___ Data records ___

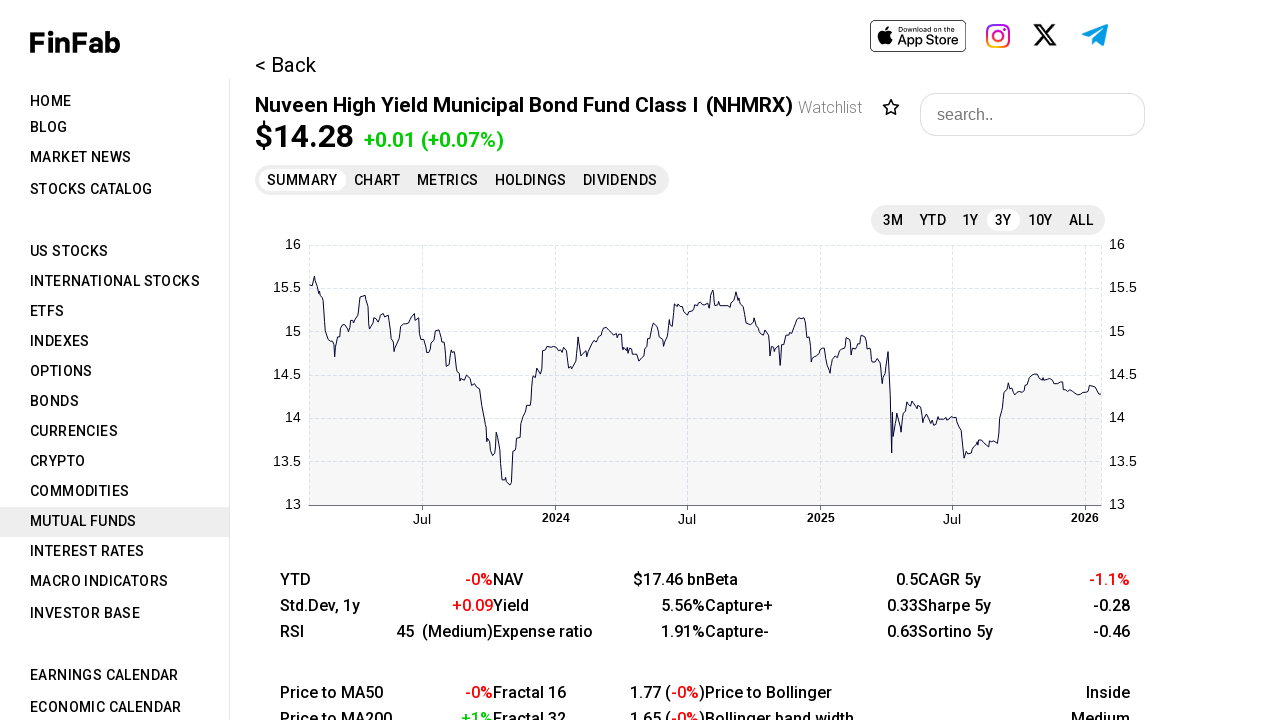

--- FILE ---
content_type: text/html; charset=UTF-8
request_url: https://finfab.pro/mutual-funds/NHMRX
body_size: 1523
content:
<!DOCTYPE html>
<html>
<head>
    <meta charset="UTF-8">
    <title>FinFab</title>
    <link rel='shortcut icon' type='image/x-icon' href='/favicon.ico' />
    <!-- Google Tag Manager -->
    <script>(function(w,d,s,l,i){w[l]=w[l]||[];w[l].push({'gtm.start':
                new Date().getTime(),event:'gtm.js'});var f=d.getElementsByTagName(s)[0],
            j=d.createElement(s),dl=l!='dataLayer'?'&l='+l:'';j.async=true;j.src=
            'https://www.googletagmanager.com/gtm.js?id='+i+dl;f.parentNode.insertBefore(j,f);
        })(window,document,'script','dataLayer','GTM-NZ92V7S');</script>
    <!-- End Google Tag Manager -->
    <!-- Google tag (gtag.js) -->
    <script async src="https://www.googletagmanager.com/gtag/js?id=G-V2EK63Q43R"></script>
    <script>
        window.dataLayer = window.dataLayer || [];
        function gtag(){dataLayer.push(arguments);}
        gtag('js', new Date());

        gtag('config', 'G-V2EK63Q43R');
    </script>
    <!-- Yandex.Metrika counter -->
    <script type="text/javascript">
   (function(m,e,t,r,i,k,a){m[i]=m[i]||function(){(m[i].a=m[i].a||[]).push(arguments)};
   m[i].l=1*new Date();k=e.createElement(t),a=e.getElementsByTagName(t)[0],k.async=1,k.src=r,a.parentNode.insertBefore(k,a)})
   (window, document, "script", "https://mc.yandex.ru/metrika/tag.js", "ym");
   ym(89420283, "init", {
        clickmap:true,
        trackLinks:true,
        accurateTrackBounce:true
   });
    </script>
    <noscript>
        <div><img src="https://mc.yandex.ru/watch/89420283" style="position:absolute; left:-9999px;" alt=""/></div>
    </noscript>
    <!-- /Yandex.Metrika counter -->
    <link rel="icon"
          href="data:image/svg+xml,<svg xmlns=%22http://www.w3.org/2000/svg%22 viewBox=%220 0 128 128%22><text y=%221.2em%22 font-size=%2296%22>⚫️</text></svg>">
    <link
            rel="stylesheet"
            href="https://fonts.googleapis.com/css?family=Roboto:300,400,500,700&display=swap"
    />
                <script src="/build/255.379068c2.js" defer integrity="sha384-8PhMR6smijKLL8n65ZM3S62sN/CElVHfij1KCDbuzeyW4Le6wg9rR+MTzvu3EZVl"></script><script src="/build/app.f98d1550.js" defer integrity="sha384-99U2oISW0IZJNs/3LY+Wvg3UtUCTpUcpfRhLqp1Bd17CJjEWNRmWmq95EN1VR3hn"></script>
                <link rel="stylesheet" href="/build/255.6d0c2471.css" defer integrity="sha384-1aYQxPyIQbsqjnPOyczT/x63XV+D7wQeBAfoorxIMP+z8zeyQ1YY4ABk7akAAbIG"><link rel="stylesheet" href="/build/app.be8a5e20.css" defer integrity="sha384-xbP6043gVJdTYeKUSzb0y1ihLx5o4AZ+burwh7rBQZ7evwK2y+aWWM6u96MM5T91">
    </head>
<body>
<!-- Google Tag Manager (noscript) -->
<noscript><iframe src="https://www.googletagmanager.com/ns.html?id=GTM-NZ92V7S"
                  height="0" width="0" style="display:none;visibility:hidden"></iframe></noscript>
<!-- End Google Tag Manager (noscript) -->
    <div id="root" data-uid="" data-roles="" data-confirm="true"></div>
</body>
</html>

___

Using the entries above, work out how many lines include the word "text", and give only that count.

Answer to this task: 3